Hontiveros alleges ‘favored’ sugar traders earned billions in ‘super profits’
MANILA, Philippines (Updated 5:42 p.m.) — Opposition Sen. Risa Hontiveros on Tuesday said Malacañang must take action on a senior agriculture official's alleged favoring of three sugar traders who supposedly earned more than P10 billion in what she called "super profits."
Hontiveros said among the options available to the executive branch is to preventively suspend Agriculture Undersecretary Domingo Panganiban, who had allowed the importation of 440,000 metric tons of sugar through only three traders.
"This is one action that the executive can do now: Preventively suspend Usec. Panganiban so that the damage he is doing up to this point in time can be stopped,” she said partly in Filipino in a news conference.

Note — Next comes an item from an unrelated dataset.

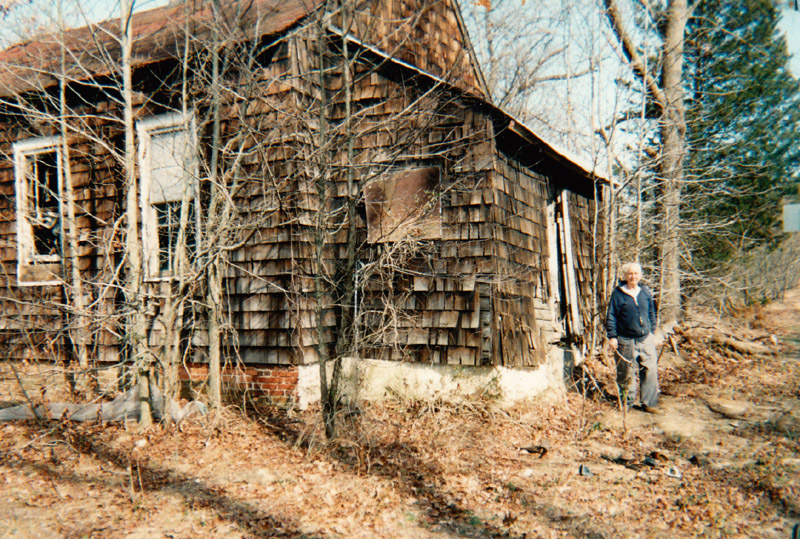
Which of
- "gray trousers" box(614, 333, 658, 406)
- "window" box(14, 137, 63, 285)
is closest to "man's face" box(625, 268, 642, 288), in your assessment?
"gray trousers" box(614, 333, 658, 406)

READ: 'Miscomm': Malacañang clears ex-agriculture execs in sugar import mess
Philstar.com has reached out to Agriculture Assistant Secretary Rex Estoperez, deputy spokesperson of the department, for comment on Hontiveros' statements. He has yet to respond to text messages.
Hontiveros added that Executive Secretary Lucas Bersamin must break Malacañang’s apparent silence over the matter not just to clear himself and President Ferdinand Marcos Jr., but to correct the "obviously wrong" actions that she said were done by the Department of Agriculture.
She alleged that at least one industrial user of sugar went to Panganiban and asked if it were possible to import the sweetener from Thailand, but was supposedly told that they have to negotiate with the three traders led by All Asian Countertrade Inc.
Citing unnamed sources but without presenting proof, the senator further claimed that All Asian initially provided a quote of P85 per kilo of sugar — when the sweetener is sold for just P25 per kilo at wholesale in Thailand.
"The P85 asking price of All Asian imposes an additional P24 peso super profit for a total of P32 per kilo profit. Multiplied by 440,000 metric tons, their profits are more than normal at P10.5 billion. That is large for just three traders. If we include normal profits, the total would reach P14 billion!" Hontiveros said.
"Selling it at 85 pesos is nothing short of outrageous," she continued. "It’s like you won 50 times in the Super Lotto without even betting."
Hontiveros warned that if this alleged practice continued, food and beverage manufacturers might just opt to import finished products directly, potentially leading to job losses in the local manufacturing sector.
She said the Senate Blue Ribbon panel must investigate this as soon as possible, adding that every day that passes without any action is “a blemish on the record of the Senate.”
Last month, Hontiveros flagged what she called a "government-sponsored" smuggling of sugar — an allegation that Panganiban denied in a news conference in Malacañang as he insisted that the importation was above board, citing a memorandum issued by Bersamin.